Tröst, Herr Gott, tröst!
Die kranckheit wachsst,
Die Krankheit wächst,
wee und angst
Weh und Angst faßt
faßt min seel und lyb.
mein Seel und Leib.
Darumb dich schyb
Darum, o bleib
gen mir, einiger trost, mit gnad,
bei mir, einziger Trost, mit Gnad,
die gwüss erlösst
die gern erlöst
ein yeden, der
ein' jeden, der
sin hertzlich bgär
all sein Begehr
und hoffung setzt
und Hoffnung setzt
in dich, verscherzt
in Dich und schätzt
darzu diss zyt all nutz und schad.
gering all zeitlich Nutz und Schad.
Nun ist es umm.
Nun ist es um.
Min zung ist stumm,
Mein Zung ist stumm,
mag sprechen nit ein wort.
mag sprechen nicht ein Wort.
Min sinn sind all verdort.
Mein Sinn sind all verdorrt.
Darumb ist zyt,
Drum ist es Zeit,
dass du min stryt
daß meinen Streit
fuerist fürhin,
Du führst fürhin,
so ich nit bin
da ich nicht bin
so starck, dass ich
so stark, dass ich
mög dapfferlich
mög' tapferlich
tun widerstand
tun Widerstand
des tüfels facht und fränner hand.
des Teufels Netz und Frevlerhand.
Doch wirt min gmuet
Doch mein Gemüt
stät blyben dir, wie er ioch wuet.
stets bleibt bei dir, wie er auch wüt'.
3) In der Besserung
G'sund, Herr Gott, gsund!
G'sund, Herr Gott, g'sund!
Ich mein', ich ker
Ich mein', ich kehr
schon widrumb her.
schon wied'rum her.
Ja, wenn Dich dunckt,
Ja, wenn Dich dünkt,
der sünden funck
daß nimmer sinkt
werd nit mer bherrschen mich uff erd,
mein Wesen in der Sünde Macht,
so muss min mund
so muß mein Mund
din lob und leer
Dein Lob und Lehr
ussprechen mer
aussprechen mehr
denn vormals ye,
denn vormals je,
wie es ioch gen,
- wie es auch geh -
einfaltigklich on alle gferd.
einfältiglich bei Tag und Nacht.
Wiewol ich muss
Obschon ich muss
dess todes buss
des Todes Buss
erleyden zwar ein mal
erleiden zwar einmal
vilicht mit grösserm qual,
vielleicht mit grössrer Qual,
dann yetzund wer
als jetzt es mir
geschähen, her,
geschehen schier,
so ich sunst bin
da fast ich bin
nach gfaren hin;
gefahren hin;
so wil ich doch
so will ich doch
den trutz und boch
trotzig Gepoch
in diser wält
auf Erden schon
tragen frölich umb widergelt
ertragen froh um Himmelslohn
mit hilffe din,
mit Hilfe Dein,
on den nüt mag vollkommen sin.
ohn' den nichts kann vollkommen sein!
1) "Hafen" = Topf, Krug, Geschirr. Zwingli nimmt hier Röm 9,20ff auf. Dies ist die grundlegende Stelle für Zwinglis Erwählungs-, Berufungs- und Yorsehungsglauben.

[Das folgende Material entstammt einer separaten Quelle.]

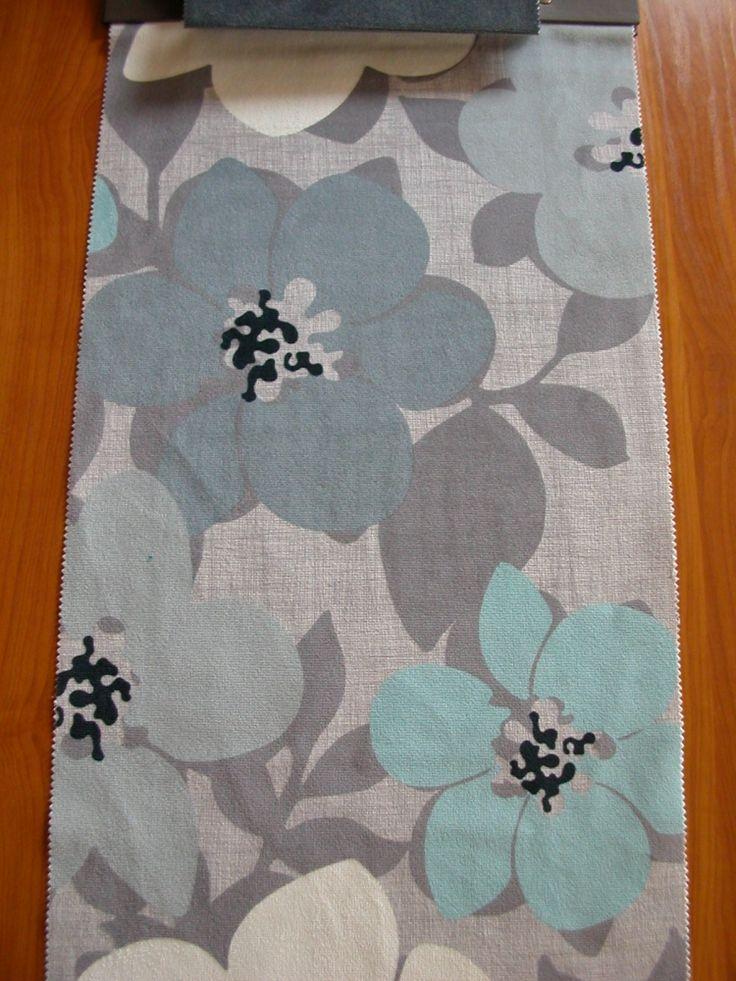 Modern virág mintás plüssös felületű bútorszövet, kopásállóság MD 10 000. Szín: szürke–világoskék–fehér mintás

2) "sit" - Sitte oder sittsam.
3) "gferd" = Gefährdung. Hier denkt Zwingli wohl nicht an die äussere Gefahr für den Verkündiger, wonach sein Leben für seine Überzeugung in Gefahr kommt, sondern an die Gefahr einer Abweichung oder eines Abfalls von seiner Berufung, die er eben in der Krise des "Pest"-Erlebnisses überwunden hat.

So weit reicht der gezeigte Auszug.